- Bengali: কর্পূর
- Literally: Camphor
- Directed by: Arindam Sil
- Based on: Antardhaner Nepothye by Dipanwita Roy
- Written by: Subhasish Guha (screenplay & dialogues)
- Story by: Dipanwita Roy
- Produced by: Firdausul Hasan Prabal Halder Adipta Majumder
- Starring: Rituparna Sengupta Bratya Basu Saheb Chatterjee Kunal Ghosh Arpan Ghoshal Lahoma Bhattacharya Ananya Banerjee
- Cinematography: Anirban Chatterjee
- Edited by: Sanglap Bhowmik
- Music by: Rathijit Bhattacharjee
- Production companies: Friends Communication Kahhak Studios
- Distributed by: PVR Inox Pictures
- Release date: 19 March 2026;
- Running time: 150 minutes
- Country: India
- Language: Bengali

= Korpur =

2026 Bengali film

Korpur (/bn/; কর্পূর) is a 2026 Indian Bengali-language political thriller film directed by Arindam Sil. Produced by Firdausul Hasan, Prabal Halder and Adipta Majumder under the banners of Friends Communication and Kahhak Studios respectively, the film is based on Dipanwita Roy's novel Antardhaner Nepothye, which focuses on the unsolved case of disappearance of Manisha Mukhopadhyay, the then the assistant controller of examinations at Calcutta University.

The movie released on 19 March 2026 under the banner of Friends Communication. This is the debut film of Bengali political personality Kunal Ghosh.

==Plot==
Back in 1997, Moushumi Sen, a University Exam Controller, vanished without a trace during a massive 50-crore scandal. The media insisted she escaped to London, but a gagged police officer sensed a much deeper, sinister political plot. Fast forward twenty two years, investigative journalist Anupam reignites the dormant case, bringing to light a deep-seated web of systemic corruption.

==Cast==
- Rituparna Sengupta as Mousumi Sen, Exam Controller in 1997
- Saheb Chatterjee as Niloy Biswas
- Bratya Basu as Rakhohori Goswami, OC in 1997
- Lahoma Bhattacharjee as Susmita Sen, Mousumi's daughter/ Riya Tamang (fake identity)
- Kunal Ghosh as Shankar Mallik, member of ruling party in 1997
- Arindam Sil as Sukhen Sen, Mousumi's estranged husband
- Arpan Ghoshal as Anupam Roy
- Ananya Banerjee as Gairika
- Rumki Chatterjee as Mousumi's mother
- Kanad Maitra
- Sanjib Sarkar as Mohit Basu
- Pradipta Roy
- Avishek De Biswas

==Reception==
Shampali Mullick of Sangbad Pratidin reviewed the film, noting that it effectively draws the viewer in from the opening scene. The review highlights how the political thriller balances its tense narrative with human emotions. While the film is inspired by Dipanwita Roy's novel Antardhaner Nepothye and the real-life disappearance of a university official in 1997, Mullick observes that the screenplay makes necessary changes for cinematic adaptation. The film's exploration of an alleged education scam is noted as a compelling element in the journey to uncover the mystery.

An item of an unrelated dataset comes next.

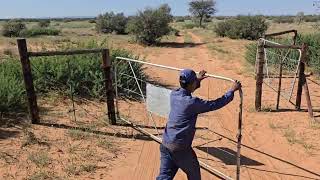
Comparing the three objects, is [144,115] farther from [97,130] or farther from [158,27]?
[158,27]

Reviewing for Aaro Ananda, critic noted that while the film focuses on the Left Front era’s education corruption without engaging in political debate, its propaganda elements are evident through repeated imagery. However, the review praised Rituparna Sengupta’s “effortless and flawless” performance as the film’s soul, alongside strong supporting turns from Bratya Basu, Saheb Chatterjee, Arpan Ghoshal, and Kunal Ghosh. The first half was described as taut and engaging, with the mystery deepening in the second. Criticisms included an overlong climax that “loses its thread,” odd-looking wig work in flashbacks, and shortcomings in editing. The film received a rating of 2.5 out of 5.